[cpp-threads] std::atomic<> in acquire-release mode and write atomicity

Wed Dec 17 16:27:40 GMT 2008

On Tue, Dec 16, 2008 at 7:05 PM, Paul E. McKenney
<paulmck at linux.vnet.ibm.com> wrote:
> On Tue, Dec 16, 2008 at 06:12:06PM +0100, Alexander Terekhov wrote:
>> On Tue, Dec 16, 2008 at 5:56 PM, Paul E. McKenney
>> <paulmck at linux.vnet.ibm.com> wrote:
>> [...]
>> >> P1: Y.store(1, release);
>> >> P2: if( Y.load(acquire) == 1 ) { Z.store(1, release); }
>> >> P3: if( Z.load(acquire) == 1 ) { assert( Y.load(acquire) == 1 ); }
>> >
>> > Well, that does put a different light on it.  ;-)
>> >
>> > OK, P1's release has no effect, as there is no prior operation.
>> >
>> > P2's store-release to Z ensures that P2's load from Y is performed
>> > WRT all other threads before P2's store to Z.  A-cumulativity
>> > ensures that if P2's load from Y sees P1's store, then P1's store
>> > to Y is performed WRT all threads before P2's store to Z.  These
>> > are both stores, and hence are "applicable" to a store-release,
>> > which on PowerPC turns into an lwsync instruction.

▬▬▬▬▬▬

EXERCISE DETAILS - Reproduce the mailing-list excerpt above on acquire-release atomics in full, with every character unchanged.

DATA PROVIDED -
▬▬▬▬▬▬

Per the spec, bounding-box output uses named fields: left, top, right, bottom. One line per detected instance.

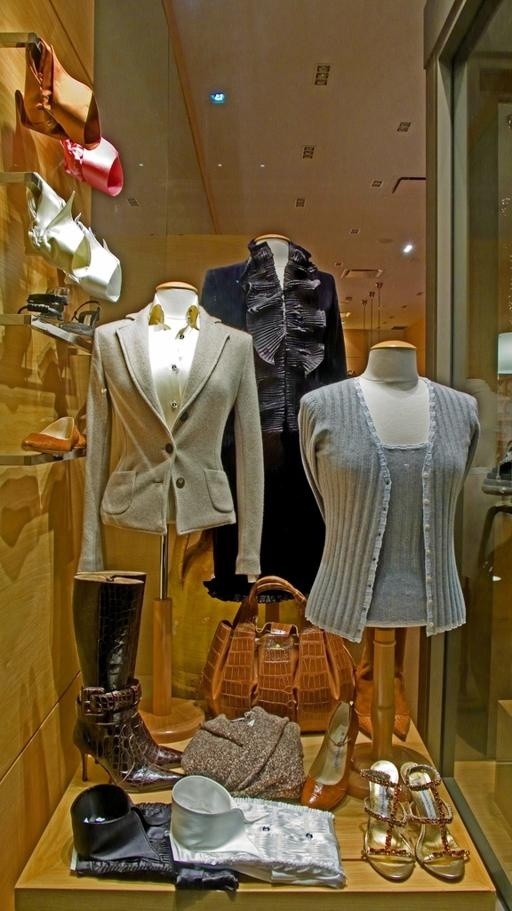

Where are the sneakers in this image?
left=481, top=447, right=512, bottom=496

▬▬▬▬▬▬

COMPLETE OUTPUT -
[cpp-threads] std::atomic<> in acquire-release mode and write atomicity

Wed Dec 17 16:27:40 GMT 2008

On Tue, Dec 16, 2008 at 7:05 PM, Paul E. McKenney
<paulmck at linux.vnet.ibm.com> wrote:
> On Tue, Dec 16, 2008 at 06:12:06PM +0100, Alexander Terekhov wrote:
>> On Tue, Dec 16, 2008 at 5:56 PM, Paul E. McKenney
>> <paulmck at linux.vnet.ibm.com> wrote:
>> [...]
>> >> P1: Y.store(1, release);
>> >> P2: if( Y.load(acquire) == 1 ) { Z.store(1, release); }
>> >> P3: if( Z.load(acquire) == 1 ) { assert( Y.load(acquire) == 1 ); }
>> >
>> > Well, that does put a different light on it.  ;-)
>> >
>> > OK, P1's release has no effect, as there is no prior operation.
>> >
>> > P2's store-release to Z ensures that P2's load from Y is performed
>> > WRT all other threads before P2's store to Z.  A-cumulativity
>> > ensures that if P2's load from Y sees P1's store, then P1's store
>> > to Y is performed WRT all threads before P2's store to Z.  These
>> > are both stores, and hence are "applicable" to a store-release,
>> > which on PowerPC turns into an lwsync instruction.